Collected data entries:
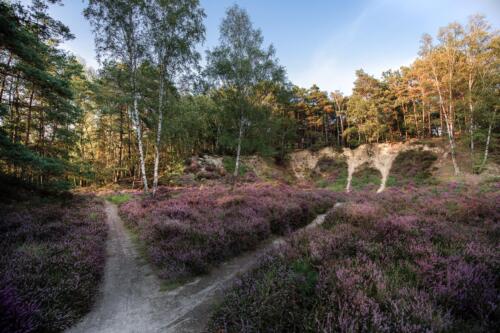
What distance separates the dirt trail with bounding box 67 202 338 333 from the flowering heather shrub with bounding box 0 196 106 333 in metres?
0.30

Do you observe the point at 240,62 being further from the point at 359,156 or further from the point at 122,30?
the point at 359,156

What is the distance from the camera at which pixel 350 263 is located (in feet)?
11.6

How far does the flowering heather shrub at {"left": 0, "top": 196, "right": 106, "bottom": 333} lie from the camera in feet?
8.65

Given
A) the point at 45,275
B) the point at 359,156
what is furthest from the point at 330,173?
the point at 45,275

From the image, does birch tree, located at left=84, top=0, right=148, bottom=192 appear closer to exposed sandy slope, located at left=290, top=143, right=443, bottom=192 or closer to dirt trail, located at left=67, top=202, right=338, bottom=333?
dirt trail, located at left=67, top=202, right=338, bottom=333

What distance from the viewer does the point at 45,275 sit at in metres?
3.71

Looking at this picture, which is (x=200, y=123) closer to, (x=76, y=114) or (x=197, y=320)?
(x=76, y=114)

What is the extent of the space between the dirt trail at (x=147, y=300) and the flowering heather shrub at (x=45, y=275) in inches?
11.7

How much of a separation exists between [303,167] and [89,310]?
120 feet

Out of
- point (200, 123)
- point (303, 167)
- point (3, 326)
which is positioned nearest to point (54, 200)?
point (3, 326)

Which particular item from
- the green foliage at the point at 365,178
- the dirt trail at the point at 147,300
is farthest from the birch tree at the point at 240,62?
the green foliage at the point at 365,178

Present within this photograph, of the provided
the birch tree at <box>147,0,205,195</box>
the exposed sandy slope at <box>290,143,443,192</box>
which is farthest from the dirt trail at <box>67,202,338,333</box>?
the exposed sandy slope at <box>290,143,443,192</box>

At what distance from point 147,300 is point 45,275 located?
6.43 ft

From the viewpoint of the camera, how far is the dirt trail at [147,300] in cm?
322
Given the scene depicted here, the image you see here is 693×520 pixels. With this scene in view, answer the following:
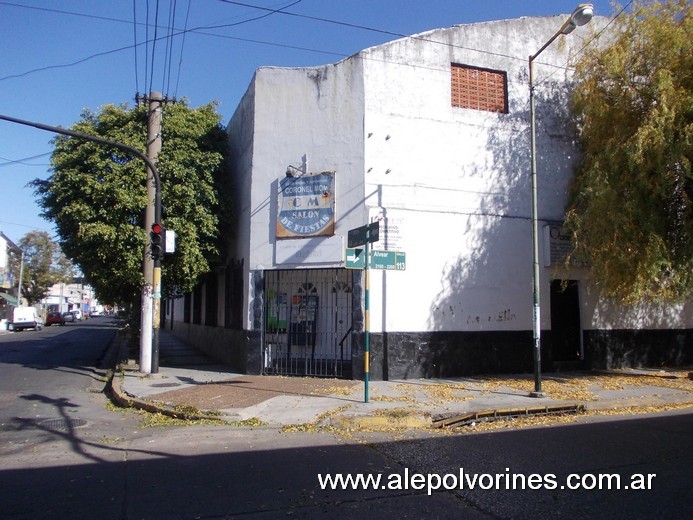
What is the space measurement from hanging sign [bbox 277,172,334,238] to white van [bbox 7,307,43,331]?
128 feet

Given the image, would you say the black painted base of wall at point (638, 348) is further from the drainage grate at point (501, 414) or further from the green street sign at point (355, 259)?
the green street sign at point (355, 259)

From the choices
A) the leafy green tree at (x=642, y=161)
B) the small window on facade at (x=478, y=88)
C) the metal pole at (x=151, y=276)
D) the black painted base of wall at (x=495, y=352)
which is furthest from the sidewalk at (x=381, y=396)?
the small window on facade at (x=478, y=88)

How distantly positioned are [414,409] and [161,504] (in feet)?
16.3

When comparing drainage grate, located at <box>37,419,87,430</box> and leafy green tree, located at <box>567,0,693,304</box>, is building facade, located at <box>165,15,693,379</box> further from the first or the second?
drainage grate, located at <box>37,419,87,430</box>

---

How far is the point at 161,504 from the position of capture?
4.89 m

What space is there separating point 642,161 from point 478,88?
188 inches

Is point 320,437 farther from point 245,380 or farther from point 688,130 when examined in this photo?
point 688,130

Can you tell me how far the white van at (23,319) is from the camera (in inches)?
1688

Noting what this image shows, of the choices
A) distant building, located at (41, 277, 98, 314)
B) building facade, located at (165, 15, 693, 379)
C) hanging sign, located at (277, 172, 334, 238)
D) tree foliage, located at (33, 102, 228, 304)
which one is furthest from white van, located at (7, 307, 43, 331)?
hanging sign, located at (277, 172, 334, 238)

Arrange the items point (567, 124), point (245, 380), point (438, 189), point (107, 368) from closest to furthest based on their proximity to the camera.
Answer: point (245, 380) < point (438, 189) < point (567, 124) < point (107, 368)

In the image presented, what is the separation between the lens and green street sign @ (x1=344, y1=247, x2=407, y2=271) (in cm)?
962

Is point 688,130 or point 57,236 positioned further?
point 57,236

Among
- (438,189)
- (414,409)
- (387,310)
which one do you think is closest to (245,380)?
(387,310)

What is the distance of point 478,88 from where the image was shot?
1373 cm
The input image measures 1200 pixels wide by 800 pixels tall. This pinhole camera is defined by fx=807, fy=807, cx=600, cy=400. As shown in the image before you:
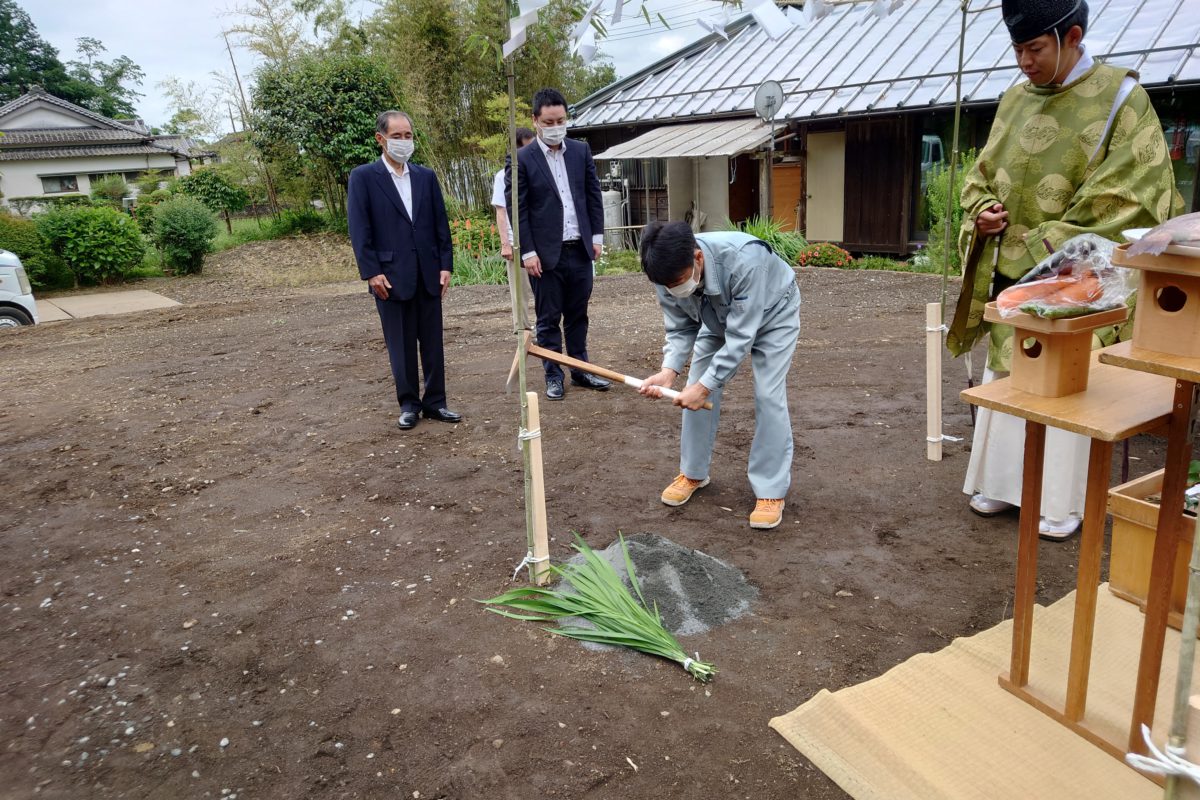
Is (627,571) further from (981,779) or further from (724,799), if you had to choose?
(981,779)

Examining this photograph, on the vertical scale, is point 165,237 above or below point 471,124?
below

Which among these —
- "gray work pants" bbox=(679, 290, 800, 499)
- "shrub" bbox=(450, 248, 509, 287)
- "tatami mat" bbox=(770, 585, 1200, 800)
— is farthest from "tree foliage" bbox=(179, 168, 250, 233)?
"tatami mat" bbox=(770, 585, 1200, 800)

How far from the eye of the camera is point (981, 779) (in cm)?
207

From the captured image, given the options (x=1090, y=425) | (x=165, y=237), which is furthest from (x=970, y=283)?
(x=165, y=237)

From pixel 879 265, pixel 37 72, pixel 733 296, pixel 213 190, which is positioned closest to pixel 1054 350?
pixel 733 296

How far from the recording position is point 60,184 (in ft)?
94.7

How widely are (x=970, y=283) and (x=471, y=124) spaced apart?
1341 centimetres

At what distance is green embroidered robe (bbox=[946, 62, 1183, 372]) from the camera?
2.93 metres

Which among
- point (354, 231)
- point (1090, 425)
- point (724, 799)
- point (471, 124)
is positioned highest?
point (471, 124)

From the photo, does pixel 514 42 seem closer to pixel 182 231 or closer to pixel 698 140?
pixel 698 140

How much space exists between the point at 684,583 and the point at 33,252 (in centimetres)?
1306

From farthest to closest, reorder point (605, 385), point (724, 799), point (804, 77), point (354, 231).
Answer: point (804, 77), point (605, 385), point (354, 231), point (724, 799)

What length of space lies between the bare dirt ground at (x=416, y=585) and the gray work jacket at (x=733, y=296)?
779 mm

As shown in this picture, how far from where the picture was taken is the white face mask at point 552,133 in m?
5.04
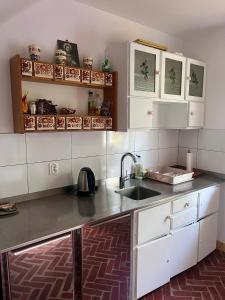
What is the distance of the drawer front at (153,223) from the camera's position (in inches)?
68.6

**Written task:** Reproduce the records between the lines holding "How far from the eye" and "2.93 metres", inclusive, leaving each request unchanged. Shift every distance and coordinate in the answers up by 100.

**Task output:**
How far from the eye of the camera is point (981, 779) (in cm)?
307

From the captured image, given the options (x=1090, y=425) | (x=165, y=237), which is furthest from (x=970, y=283)?
(x=265, y=337)

From pixel 879 265, pixel 37 72, pixel 733 296, pixel 213 190, which is positioned closest to pixel 1054 350?
pixel 833 396

How far from the recording position is point 60,184 (in ft)?
194.7

How widely are (x=970, y=283) and (x=471, y=124) spaced apart?
1441 centimetres

At what distance is green embroidered robe (bbox=[946, 62, 1183, 372]) from the camera?
102.93 metres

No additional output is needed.